Friday, November 10, 2006

Copying Beethoven (**1/4)

? A young composition student (Diane Kruger) struggles to win over her sexist, cantankerous, nearly deaf boss (Ed Harris), who also happens to be the most celebrated composer in 1824 Vienna.
+ The scenes that shed light on the compositional process are the best. Fans of the 9th Symphony and the Grosse Fuge, which figure heavily in the plot, will enjoy hearing those pieces.

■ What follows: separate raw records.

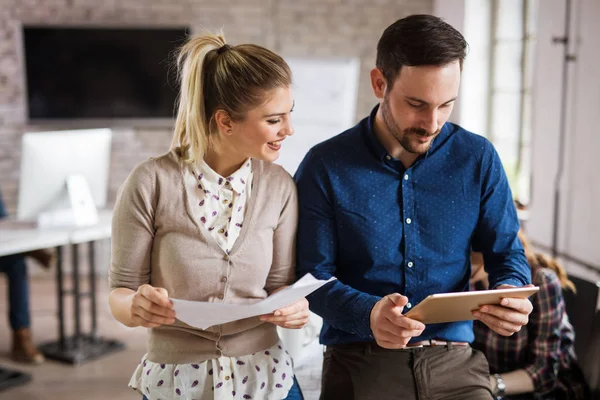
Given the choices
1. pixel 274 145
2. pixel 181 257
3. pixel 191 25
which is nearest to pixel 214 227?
pixel 181 257

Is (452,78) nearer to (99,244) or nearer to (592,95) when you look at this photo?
(592,95)

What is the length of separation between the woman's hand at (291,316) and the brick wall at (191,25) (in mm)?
4286

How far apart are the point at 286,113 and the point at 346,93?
2767 mm

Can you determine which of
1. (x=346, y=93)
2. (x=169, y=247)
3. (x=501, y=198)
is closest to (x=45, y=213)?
(x=346, y=93)

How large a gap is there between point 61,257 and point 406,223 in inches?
106

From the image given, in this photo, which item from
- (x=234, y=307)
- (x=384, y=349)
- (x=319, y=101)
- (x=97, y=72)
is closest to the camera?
(x=234, y=307)

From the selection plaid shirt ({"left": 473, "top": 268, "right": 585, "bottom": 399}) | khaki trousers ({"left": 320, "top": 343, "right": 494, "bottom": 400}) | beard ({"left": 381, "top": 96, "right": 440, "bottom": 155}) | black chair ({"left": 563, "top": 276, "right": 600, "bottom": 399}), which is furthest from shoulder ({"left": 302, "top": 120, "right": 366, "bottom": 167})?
black chair ({"left": 563, "top": 276, "right": 600, "bottom": 399})

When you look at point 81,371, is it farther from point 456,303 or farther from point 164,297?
point 456,303

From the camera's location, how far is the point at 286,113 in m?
1.65

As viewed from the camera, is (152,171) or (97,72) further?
(97,72)

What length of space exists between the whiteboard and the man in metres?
2.49

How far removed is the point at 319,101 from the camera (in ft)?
14.3

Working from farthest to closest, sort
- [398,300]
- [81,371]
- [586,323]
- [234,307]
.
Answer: [81,371] → [586,323] → [398,300] → [234,307]

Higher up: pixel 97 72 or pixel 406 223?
pixel 97 72
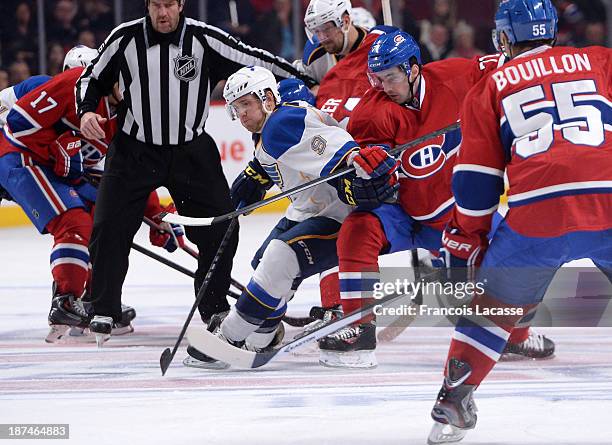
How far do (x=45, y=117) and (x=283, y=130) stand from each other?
1130 mm

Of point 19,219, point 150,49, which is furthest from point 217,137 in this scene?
point 150,49

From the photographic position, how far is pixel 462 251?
8.41 feet

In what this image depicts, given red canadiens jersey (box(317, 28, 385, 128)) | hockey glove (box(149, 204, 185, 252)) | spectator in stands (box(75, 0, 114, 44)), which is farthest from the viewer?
spectator in stands (box(75, 0, 114, 44))

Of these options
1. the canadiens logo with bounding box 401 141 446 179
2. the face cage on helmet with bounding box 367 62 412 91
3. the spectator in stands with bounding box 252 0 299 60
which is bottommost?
the spectator in stands with bounding box 252 0 299 60

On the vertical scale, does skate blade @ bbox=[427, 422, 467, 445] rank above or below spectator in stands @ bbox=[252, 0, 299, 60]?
above

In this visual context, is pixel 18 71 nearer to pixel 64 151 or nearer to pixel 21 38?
pixel 21 38

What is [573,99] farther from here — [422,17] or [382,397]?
[422,17]

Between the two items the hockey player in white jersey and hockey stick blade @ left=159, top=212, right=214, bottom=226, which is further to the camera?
hockey stick blade @ left=159, top=212, right=214, bottom=226

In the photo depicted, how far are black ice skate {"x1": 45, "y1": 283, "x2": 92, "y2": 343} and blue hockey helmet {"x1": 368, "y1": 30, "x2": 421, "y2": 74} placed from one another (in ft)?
4.34

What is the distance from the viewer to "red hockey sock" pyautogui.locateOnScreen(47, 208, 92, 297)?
4168 mm

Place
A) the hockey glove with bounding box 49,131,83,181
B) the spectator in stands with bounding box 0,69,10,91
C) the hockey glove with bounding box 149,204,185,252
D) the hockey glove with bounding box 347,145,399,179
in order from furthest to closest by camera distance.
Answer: the spectator in stands with bounding box 0,69,10,91
the hockey glove with bounding box 149,204,185,252
the hockey glove with bounding box 49,131,83,181
the hockey glove with bounding box 347,145,399,179

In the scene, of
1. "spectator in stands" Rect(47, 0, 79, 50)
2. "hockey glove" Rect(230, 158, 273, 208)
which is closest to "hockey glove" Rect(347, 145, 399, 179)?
"hockey glove" Rect(230, 158, 273, 208)

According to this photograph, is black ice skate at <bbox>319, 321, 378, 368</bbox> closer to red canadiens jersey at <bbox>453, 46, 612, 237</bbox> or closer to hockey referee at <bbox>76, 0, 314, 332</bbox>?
hockey referee at <bbox>76, 0, 314, 332</bbox>

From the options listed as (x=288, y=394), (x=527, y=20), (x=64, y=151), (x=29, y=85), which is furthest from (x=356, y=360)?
(x=29, y=85)
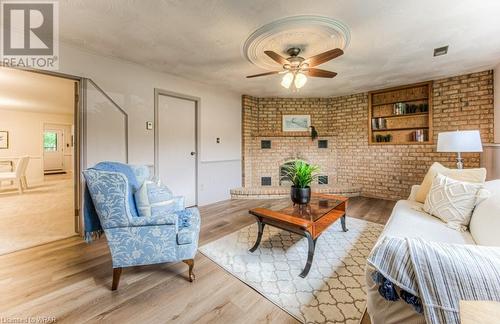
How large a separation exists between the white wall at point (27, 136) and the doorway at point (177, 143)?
587 centimetres

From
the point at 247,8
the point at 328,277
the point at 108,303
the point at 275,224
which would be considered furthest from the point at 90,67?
the point at 328,277

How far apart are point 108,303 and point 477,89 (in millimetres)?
5652

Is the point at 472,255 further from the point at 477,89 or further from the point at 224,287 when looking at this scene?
the point at 477,89

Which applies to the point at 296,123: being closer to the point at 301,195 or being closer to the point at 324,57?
the point at 324,57

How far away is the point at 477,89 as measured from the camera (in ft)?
11.3

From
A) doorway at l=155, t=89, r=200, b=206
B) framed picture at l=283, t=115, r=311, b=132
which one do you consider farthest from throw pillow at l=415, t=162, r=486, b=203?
doorway at l=155, t=89, r=200, b=206

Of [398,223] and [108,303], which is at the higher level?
[398,223]

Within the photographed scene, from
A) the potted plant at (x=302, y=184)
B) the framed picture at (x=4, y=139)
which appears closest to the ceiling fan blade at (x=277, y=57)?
the potted plant at (x=302, y=184)

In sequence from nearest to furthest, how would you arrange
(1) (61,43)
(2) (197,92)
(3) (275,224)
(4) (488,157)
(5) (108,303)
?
(5) (108,303)
(3) (275,224)
(1) (61,43)
(4) (488,157)
(2) (197,92)

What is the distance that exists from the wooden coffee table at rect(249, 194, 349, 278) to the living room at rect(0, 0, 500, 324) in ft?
0.07

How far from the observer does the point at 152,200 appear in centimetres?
188

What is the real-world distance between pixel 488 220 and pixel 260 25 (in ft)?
8.06

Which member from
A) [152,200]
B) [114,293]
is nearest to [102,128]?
[152,200]
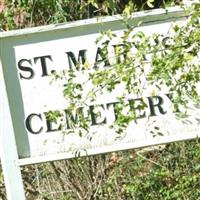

- Considering that screenwriters Stephen Rivele and Christopher Wilkinson previously collaborated on Nixon and Ali, and that director Agnieszka Holland made the heart-rending Europa Europa, this is a surprisingly lightweight movie. Notwithstanding the period setting, it reminded me of nothing so much as Scent of a Woman. All you needed was Ed Harris saying “Hoo-hah!” As we already know from the opening sequence in which the great composer appears dying, the young lass will wear away the old man’s crusty exterior, and he will impart his wisdom, etc. There’s hardly anything else to the story. Minor characters (her boyfriend, his nephew) come and go, and then the movie just ends. Rather strangely, even though Kruger is German, she speaks with an American accent, one of the things that lessened the authenticity.
= **1/4 Harmless, fictional fluff. Despite my objections, it’s consistently pleasant. Watch it if you like seeing Ed Harris chew the scenery, but not to learn about Beethoven.